» What is asked:
A – Return the passage of the post about the missing uc file from "This is great" up to and including "the temporary folder?", copied word for word.
B – According to the post about the missing uc file, what message appears whenever the writer tries to copy the file?

» Quoted text:
▼▼▼

This is great and I’ve been able to go all the way through until clustering. However, I can’t seem to copy across the uc file output from the temporary files. Whenever I try to it just comes back with ‘No such file or directory’. I then tried to access my temporary files using ‘open $TMPDIR’ to copy it across manually but there as no sign of the file in there?

I’m doing this all through the MacOS terminal. Do you know why it might be that I can’t just use ‘cp’ in the terminal to move it across or find the file in the temporary folder?

▲▲▲

» Raw data:
▼▼▼

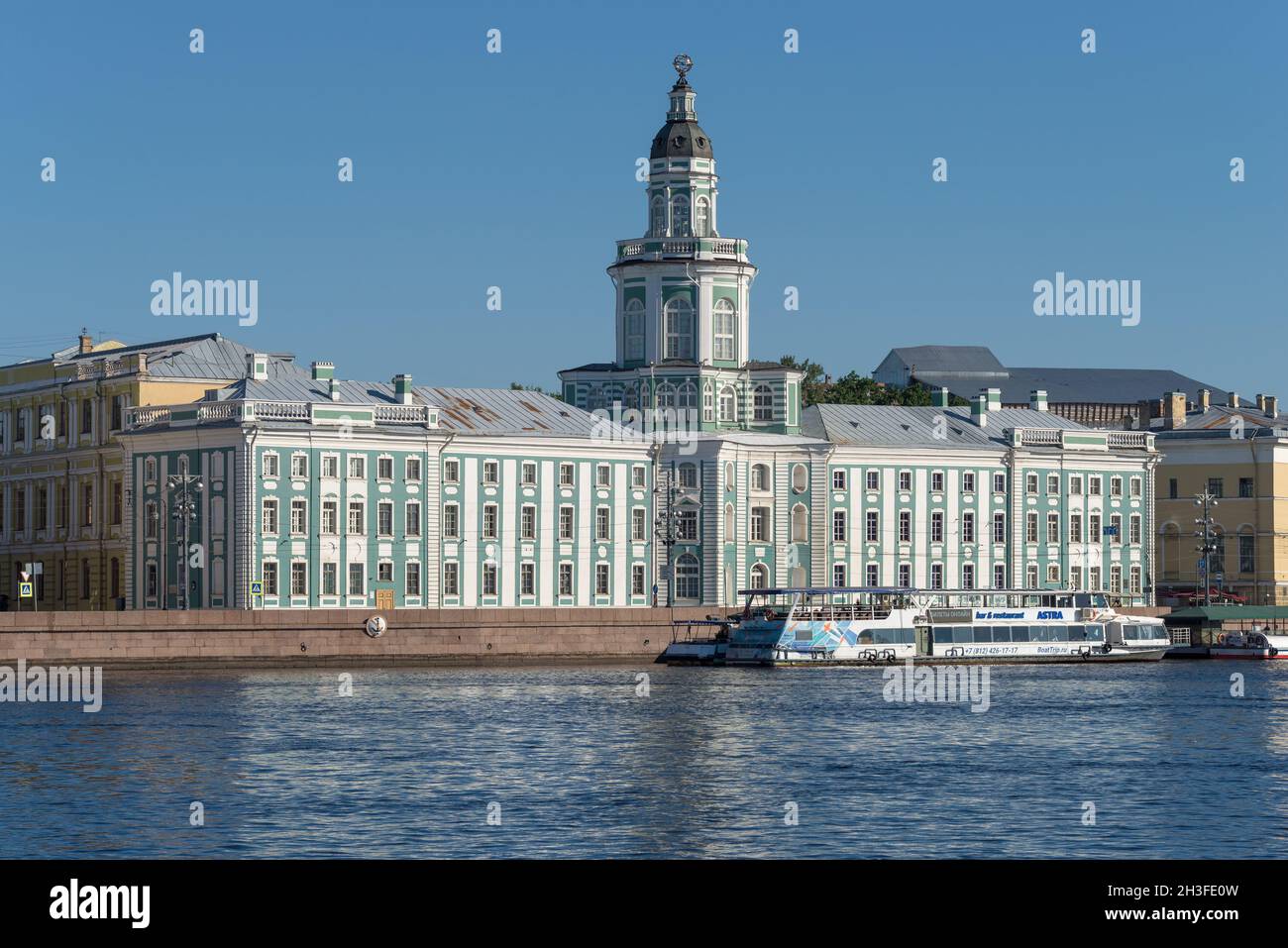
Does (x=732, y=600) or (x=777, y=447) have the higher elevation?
(x=777, y=447)

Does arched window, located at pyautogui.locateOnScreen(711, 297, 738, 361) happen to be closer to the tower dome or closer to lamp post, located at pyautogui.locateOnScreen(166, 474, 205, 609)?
the tower dome

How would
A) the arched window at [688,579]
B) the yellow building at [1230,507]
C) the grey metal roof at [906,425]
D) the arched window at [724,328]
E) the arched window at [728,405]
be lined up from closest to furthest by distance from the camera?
1. the arched window at [688,579]
2. the grey metal roof at [906,425]
3. the arched window at [728,405]
4. the arched window at [724,328]
5. the yellow building at [1230,507]

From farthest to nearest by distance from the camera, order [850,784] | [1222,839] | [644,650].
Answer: [644,650]
[850,784]
[1222,839]

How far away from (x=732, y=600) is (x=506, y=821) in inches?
2463

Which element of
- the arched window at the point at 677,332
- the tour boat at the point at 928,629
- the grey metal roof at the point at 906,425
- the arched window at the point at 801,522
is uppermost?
the arched window at the point at 677,332

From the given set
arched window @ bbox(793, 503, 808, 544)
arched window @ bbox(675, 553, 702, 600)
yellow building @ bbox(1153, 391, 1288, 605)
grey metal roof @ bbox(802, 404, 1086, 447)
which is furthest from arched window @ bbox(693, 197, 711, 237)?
yellow building @ bbox(1153, 391, 1288, 605)

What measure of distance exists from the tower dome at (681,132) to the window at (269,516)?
27853 millimetres

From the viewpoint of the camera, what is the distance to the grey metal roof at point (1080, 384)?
516ft

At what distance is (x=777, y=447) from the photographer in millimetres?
96625

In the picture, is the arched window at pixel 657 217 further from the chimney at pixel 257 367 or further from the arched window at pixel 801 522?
the chimney at pixel 257 367

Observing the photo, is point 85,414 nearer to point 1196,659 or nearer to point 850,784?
point 1196,659

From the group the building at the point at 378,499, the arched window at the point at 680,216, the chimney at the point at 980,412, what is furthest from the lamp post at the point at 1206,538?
the arched window at the point at 680,216

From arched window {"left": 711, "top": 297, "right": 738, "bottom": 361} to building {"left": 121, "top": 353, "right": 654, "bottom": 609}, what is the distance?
9958mm
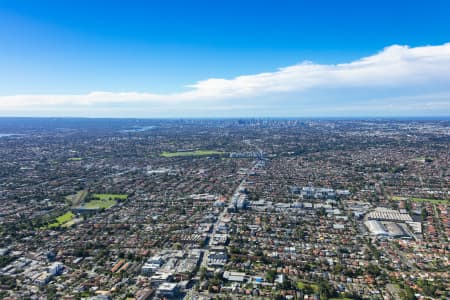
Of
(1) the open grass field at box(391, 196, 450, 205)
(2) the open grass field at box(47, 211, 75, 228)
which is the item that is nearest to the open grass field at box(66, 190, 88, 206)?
(2) the open grass field at box(47, 211, 75, 228)

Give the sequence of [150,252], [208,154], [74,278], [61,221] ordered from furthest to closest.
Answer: [208,154] → [61,221] → [150,252] → [74,278]

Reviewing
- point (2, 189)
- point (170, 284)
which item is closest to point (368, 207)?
point (170, 284)

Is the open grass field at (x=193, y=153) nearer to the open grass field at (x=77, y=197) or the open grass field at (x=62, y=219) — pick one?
the open grass field at (x=77, y=197)

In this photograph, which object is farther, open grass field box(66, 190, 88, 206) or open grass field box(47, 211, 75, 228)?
open grass field box(66, 190, 88, 206)

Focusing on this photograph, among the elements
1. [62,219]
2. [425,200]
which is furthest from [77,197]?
[425,200]

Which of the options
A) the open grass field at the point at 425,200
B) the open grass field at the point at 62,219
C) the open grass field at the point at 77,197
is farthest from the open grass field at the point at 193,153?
the open grass field at the point at 425,200

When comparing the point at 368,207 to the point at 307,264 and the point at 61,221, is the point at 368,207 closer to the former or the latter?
the point at 307,264

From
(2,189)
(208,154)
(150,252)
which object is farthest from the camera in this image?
(208,154)

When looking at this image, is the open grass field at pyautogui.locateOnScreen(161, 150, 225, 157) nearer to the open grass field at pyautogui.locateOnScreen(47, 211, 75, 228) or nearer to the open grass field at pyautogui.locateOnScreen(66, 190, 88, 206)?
the open grass field at pyautogui.locateOnScreen(66, 190, 88, 206)

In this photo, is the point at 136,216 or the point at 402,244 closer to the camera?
the point at 402,244
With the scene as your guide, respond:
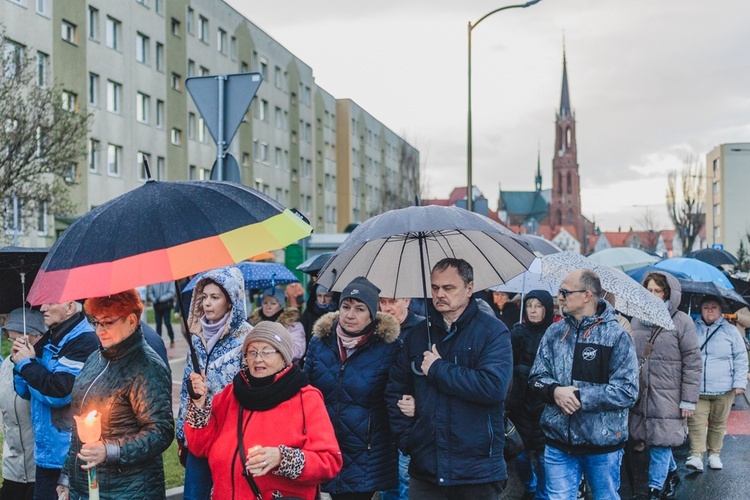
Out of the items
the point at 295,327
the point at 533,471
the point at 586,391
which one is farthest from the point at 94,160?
the point at 586,391

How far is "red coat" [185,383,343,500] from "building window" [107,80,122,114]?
35.9 m

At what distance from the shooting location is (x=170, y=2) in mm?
43719

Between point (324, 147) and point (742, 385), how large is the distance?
2510 inches

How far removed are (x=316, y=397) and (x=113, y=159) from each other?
3637cm

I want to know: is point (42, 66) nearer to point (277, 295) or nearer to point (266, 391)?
point (277, 295)

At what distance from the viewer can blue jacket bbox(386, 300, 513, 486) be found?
4602 mm

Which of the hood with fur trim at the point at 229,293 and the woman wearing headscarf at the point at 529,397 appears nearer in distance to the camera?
the hood with fur trim at the point at 229,293

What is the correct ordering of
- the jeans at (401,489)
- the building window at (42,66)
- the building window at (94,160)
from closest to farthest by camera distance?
1. the jeans at (401,489)
2. the building window at (42,66)
3. the building window at (94,160)

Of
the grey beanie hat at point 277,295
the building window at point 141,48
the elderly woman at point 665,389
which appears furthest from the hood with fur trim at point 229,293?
the building window at point 141,48

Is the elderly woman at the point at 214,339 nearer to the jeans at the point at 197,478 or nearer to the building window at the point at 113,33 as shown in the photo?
the jeans at the point at 197,478

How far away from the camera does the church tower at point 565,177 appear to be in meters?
138

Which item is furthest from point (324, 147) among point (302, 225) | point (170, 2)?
point (302, 225)

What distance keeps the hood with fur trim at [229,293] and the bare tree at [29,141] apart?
1688 centimetres

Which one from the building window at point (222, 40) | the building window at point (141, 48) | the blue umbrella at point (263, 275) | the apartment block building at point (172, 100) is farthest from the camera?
the building window at point (222, 40)
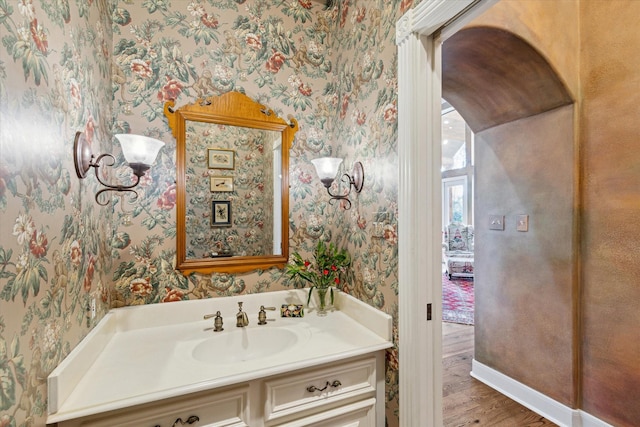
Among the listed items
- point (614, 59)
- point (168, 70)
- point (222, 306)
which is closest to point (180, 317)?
point (222, 306)

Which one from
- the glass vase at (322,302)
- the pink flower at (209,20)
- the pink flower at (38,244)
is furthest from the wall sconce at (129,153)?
the glass vase at (322,302)

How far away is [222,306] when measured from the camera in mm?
1620

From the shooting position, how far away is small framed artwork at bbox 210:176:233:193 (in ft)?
5.39

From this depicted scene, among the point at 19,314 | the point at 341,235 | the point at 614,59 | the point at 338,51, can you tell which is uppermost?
the point at 338,51

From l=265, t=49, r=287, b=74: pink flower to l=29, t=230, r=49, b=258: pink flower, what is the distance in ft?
4.75

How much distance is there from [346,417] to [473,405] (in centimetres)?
144

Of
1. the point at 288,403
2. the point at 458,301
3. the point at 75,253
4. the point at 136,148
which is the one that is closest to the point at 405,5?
the point at 136,148

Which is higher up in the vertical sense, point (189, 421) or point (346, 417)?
point (189, 421)

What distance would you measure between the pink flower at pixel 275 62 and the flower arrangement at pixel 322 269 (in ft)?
3.76

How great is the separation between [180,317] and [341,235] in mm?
1045

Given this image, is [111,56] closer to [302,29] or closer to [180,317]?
[302,29]

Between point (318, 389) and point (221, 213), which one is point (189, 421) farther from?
point (221, 213)

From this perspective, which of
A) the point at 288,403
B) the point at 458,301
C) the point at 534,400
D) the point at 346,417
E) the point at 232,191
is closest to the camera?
the point at 288,403

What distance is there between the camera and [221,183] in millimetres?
1660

▲▲▲

» Completed exercise:
A –
This is great and I’ve been able to go all the way through until clustering. However, I can’t seem to copy across the uc file output from the temporary files. Whenever I try to it just comes back with ‘No such file or directory’. I then tried to access my temporary files using ‘open $TMPDIR’ to copy it across manually but there as no sign of the file in there?

I’m doing this all through the MacOS terminal. Do you know why it might be that I can’t just use ‘cp’ in the terminal to move it across or find the file in the temporary folder?

B – ‘No such file or directory’